27 May 2024 | Chengyu Huang, Zeqiu Wu, Yushi Hu, Wenyu Wang
This paper proposes a training framework using fine-grained rewards to teach large language models (LLMs) to generate text with citations, ensuring the correctness and relevance of their responses. The authors address the issue of hallucination in LLMs by incorporating in-text citations that reference external documents as evidence. Previous approaches to prompting LLMs for citations have shown limited success, especially with smaller models. The proposed method uses fine-grained rewards to guide the LLMs to generate high-quality citations that support their responses.
The framework combines two training algorithms: rejection sampling (RS) and reinforcement learning (RL). RS is used to generate labels for model fine-tuning, while RL is used to optimize the model's performance. The fine-grained rewards are derived from three aspects: information correctness, citation recall, and citation precision. These rewards are applied at the sentence and citation levels to ensure that the generated text is both accurate and well-supported by citations.
The authors conducted extensive experiments on the ALCE benchmark and the EXPERTQA dataset, demonstrating that their approach outperforms conventional methods. On the ALCE benchmark, the model with fine-grained rewards achieved the best performance among the baselines, even surpassing GPT-3.5-turbo. On EXPERTQA, the model showed strong generalization capabilities, producing attributable answers on a dataset requiring intensive domain knowledge.

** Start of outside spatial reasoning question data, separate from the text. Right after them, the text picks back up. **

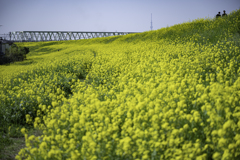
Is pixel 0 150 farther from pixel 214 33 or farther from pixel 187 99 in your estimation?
pixel 214 33

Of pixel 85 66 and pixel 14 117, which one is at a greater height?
pixel 85 66

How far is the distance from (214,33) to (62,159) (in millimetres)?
13040

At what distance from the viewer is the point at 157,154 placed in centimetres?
288

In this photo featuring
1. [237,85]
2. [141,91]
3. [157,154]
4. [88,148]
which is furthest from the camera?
[141,91]

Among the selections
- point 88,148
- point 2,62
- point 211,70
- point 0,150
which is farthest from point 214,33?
point 2,62

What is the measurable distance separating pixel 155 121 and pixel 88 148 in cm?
128

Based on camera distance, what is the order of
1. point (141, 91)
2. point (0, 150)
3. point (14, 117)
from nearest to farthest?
point (0, 150) < point (141, 91) < point (14, 117)

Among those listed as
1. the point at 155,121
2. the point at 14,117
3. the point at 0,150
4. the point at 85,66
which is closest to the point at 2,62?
the point at 85,66

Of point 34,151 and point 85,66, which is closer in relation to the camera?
point 34,151

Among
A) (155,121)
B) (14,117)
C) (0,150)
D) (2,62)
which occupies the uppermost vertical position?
(2,62)

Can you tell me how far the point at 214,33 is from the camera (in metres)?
12.8

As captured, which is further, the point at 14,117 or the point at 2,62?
the point at 2,62

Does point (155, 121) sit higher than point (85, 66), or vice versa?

The study also highlights the effectiveness of fine-grained rewards over holistic rewards, showing that they lead to better performance in terms of citation quality and response correctness. The results indicate that smaller LLMs can be trained to outperform larger models like ChatGPT when using fine-grained rewards. The framework is shown to be effective in improving the accuracy and reliability of LLM-generated text, making it a valuable approach for generating text with citations.This paper proposes a training framework using fine-grained rewards to teach large language models (LLMs) to generate text with citations, ensuring the correctness and relevance of their responses. The authors address the issue of hallucination in LLMs by incorporating in-text citations that reference external documents as evidence. Previous approaches to prompting LLMs for citations have shown limited success, especially with smaller models. The proposed method uses fine-grained rewards to guide the LLMs to generate high-quality citations that support their responses.
The framework combines two training algorithms: rejection sampling (RS) and reinforcement learning (RL). RS is used to generate labels for model fine-tuning, while RL is used to optimize the model's performance. The fine-grained rewards are derived from three aspects: information correctness, citation recall, and citation precision. These rewards are applied at the sentence and citation levels to ensure that the generated text is both accurate and well-supported by citations.
The authors conducted extensive experiments on the ALCE benchmark and the EXPERTQA dataset, demonstrating that their approach outperforms conventional methods. On the ALCE benchmark, the model with fine-grained rewards achieved the best performance among the baselines, even surpassing GPT-3.5-turbo. On EXPERTQA, the model showed strong generalization capabilities, producing attributable answers on a dataset requiring intensive domain knowledge.
The study also highlights the effectiveness of fine-grained rewards over holistic rewards, showing that they lead to better performance in terms of citation quality and response correctness. The results indicate that smaller LLMs can be trained to outperform larger models like ChatGPT when using fine-grained rewards. The framework is shown to be effective in improving the accuracy and reliability of LLM-generated text, making it a valuable approach for generating text with citations.